AzerCosmos is the Azeri space agency. Founded in 2010, it launched its first satellite last year, the Azerspace-1, and has just signed a deal with France's Airbus to operate and commercialise a second satellite, Spot 7, renamed Azersky.
“It offers a lot of opportunities, from point of view of technology, development, business, education. At the same time, this satellite will allow us to evaluate in more details our opportunities in terms of agriculture, and also in emergency situations, in different area of our lives,” said Azerbaijan’s president, Ilham Aliyev.
With the joined and integrated operation of SPOT 6 and SPOT 7, the acquisition capacity is boosted to six million square kilometres per day and will provide imagery with a resolution of up to 1,5 metres.
“These images will be used on a daily basis by organisations and companies in Azerbaijan and in the wider Caspian region, for mapping and environmental purposes, to manage environmental risks, to help oil and agronomic companies plan ahead, and to follow and update geographic data based on space imaging,” said Bruno Bertolini of Airbus Defence and Space.
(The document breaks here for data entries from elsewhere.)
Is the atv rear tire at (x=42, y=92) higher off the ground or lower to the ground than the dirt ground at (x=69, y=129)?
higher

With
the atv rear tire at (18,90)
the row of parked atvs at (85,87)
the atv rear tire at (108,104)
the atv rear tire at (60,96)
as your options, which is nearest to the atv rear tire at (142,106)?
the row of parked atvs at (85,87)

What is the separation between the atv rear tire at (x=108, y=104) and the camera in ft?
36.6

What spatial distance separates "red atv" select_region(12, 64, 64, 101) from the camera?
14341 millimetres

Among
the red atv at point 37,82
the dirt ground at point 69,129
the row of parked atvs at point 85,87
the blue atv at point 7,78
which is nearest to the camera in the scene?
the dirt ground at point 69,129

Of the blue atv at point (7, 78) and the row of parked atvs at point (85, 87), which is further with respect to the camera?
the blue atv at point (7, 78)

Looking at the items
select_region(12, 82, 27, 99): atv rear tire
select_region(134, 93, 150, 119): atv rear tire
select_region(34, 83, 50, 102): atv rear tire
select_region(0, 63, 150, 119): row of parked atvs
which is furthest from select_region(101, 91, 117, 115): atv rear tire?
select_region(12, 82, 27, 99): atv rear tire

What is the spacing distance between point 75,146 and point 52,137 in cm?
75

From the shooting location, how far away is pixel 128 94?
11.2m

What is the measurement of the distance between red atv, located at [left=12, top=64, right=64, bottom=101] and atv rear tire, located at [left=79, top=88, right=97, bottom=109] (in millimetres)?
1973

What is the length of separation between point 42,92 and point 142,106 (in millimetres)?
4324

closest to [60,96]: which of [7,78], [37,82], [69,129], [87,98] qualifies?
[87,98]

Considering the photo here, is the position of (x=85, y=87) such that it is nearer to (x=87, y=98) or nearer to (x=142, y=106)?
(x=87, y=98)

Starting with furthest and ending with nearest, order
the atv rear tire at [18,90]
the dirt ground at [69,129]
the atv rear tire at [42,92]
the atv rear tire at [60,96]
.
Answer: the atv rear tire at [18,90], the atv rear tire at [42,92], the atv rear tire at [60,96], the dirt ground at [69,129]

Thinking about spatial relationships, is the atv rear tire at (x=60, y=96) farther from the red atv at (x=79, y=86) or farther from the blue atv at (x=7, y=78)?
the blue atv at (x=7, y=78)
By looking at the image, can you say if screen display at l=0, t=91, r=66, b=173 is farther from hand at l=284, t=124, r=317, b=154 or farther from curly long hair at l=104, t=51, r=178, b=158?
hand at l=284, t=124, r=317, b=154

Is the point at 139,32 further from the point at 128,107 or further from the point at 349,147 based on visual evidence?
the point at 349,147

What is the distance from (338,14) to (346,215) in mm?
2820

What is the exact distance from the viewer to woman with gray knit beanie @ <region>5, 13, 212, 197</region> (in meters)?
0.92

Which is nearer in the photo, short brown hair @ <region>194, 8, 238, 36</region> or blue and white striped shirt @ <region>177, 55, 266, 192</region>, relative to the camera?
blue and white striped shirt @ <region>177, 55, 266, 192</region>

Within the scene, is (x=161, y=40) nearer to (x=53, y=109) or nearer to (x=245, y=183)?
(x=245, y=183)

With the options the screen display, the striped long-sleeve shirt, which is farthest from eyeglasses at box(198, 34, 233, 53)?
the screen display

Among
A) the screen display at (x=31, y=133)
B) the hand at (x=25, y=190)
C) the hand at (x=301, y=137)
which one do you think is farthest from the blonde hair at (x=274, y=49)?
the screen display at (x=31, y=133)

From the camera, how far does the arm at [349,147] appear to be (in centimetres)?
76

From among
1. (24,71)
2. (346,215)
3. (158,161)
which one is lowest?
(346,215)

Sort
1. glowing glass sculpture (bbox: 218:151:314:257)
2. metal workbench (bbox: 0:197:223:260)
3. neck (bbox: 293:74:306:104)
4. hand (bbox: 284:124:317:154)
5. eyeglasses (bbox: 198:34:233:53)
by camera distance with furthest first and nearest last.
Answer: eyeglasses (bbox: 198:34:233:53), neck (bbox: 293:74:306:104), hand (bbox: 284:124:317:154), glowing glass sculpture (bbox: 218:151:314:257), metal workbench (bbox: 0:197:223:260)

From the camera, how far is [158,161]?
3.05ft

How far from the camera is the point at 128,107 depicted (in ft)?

This edition drew some 250 companies from 23 different countries. The aim of the Hi Tech Park incubator is to give start-ups like Aznanofor more visibility. A joint Azeri-Turkish firm, it has just launched the ‘Let The Nature Glow’ project. The idea is to light up cities using a ceramic material that shines in the dark – a natural product, harmless for humans.
“This is made up of ceramic. We worked eight years on this topic in the university. It’s the combination that gives out most glow. It takes energy from the sun or from the environment, and it gives it out when it is dark. So you won’t consume any electricity or any gas, it uses natural light,” said Aznanofor’s Mehmet Baris Daryal. “This is for cities, roads, anywhere you can imagine when there is no light. So if you need light in the middle of nowhere, this is where it comes (from).”
German firm SAP was at Bakutel to unveil the secrets behind the efficiency of the German football team during the last World Cup. Hana, which stands for High Performance Analytic Appliance, analyses data captured by cameras around the pitch, turning it into information that can help a team gain a deeper insight into its rivals’ strategy and improve its own performance.
And finally, ‘Play with Air’ could be the touchscreen of the future, except there is no screen to speak of.
Instead, the image appears on a screen of smoke. An infrared system detects the hand movement and allows interaction with the display. Equipped with a smoke generator and an overhead projector, it provides an innovative, if a little cumbersome, alternative to the regular touchscreen.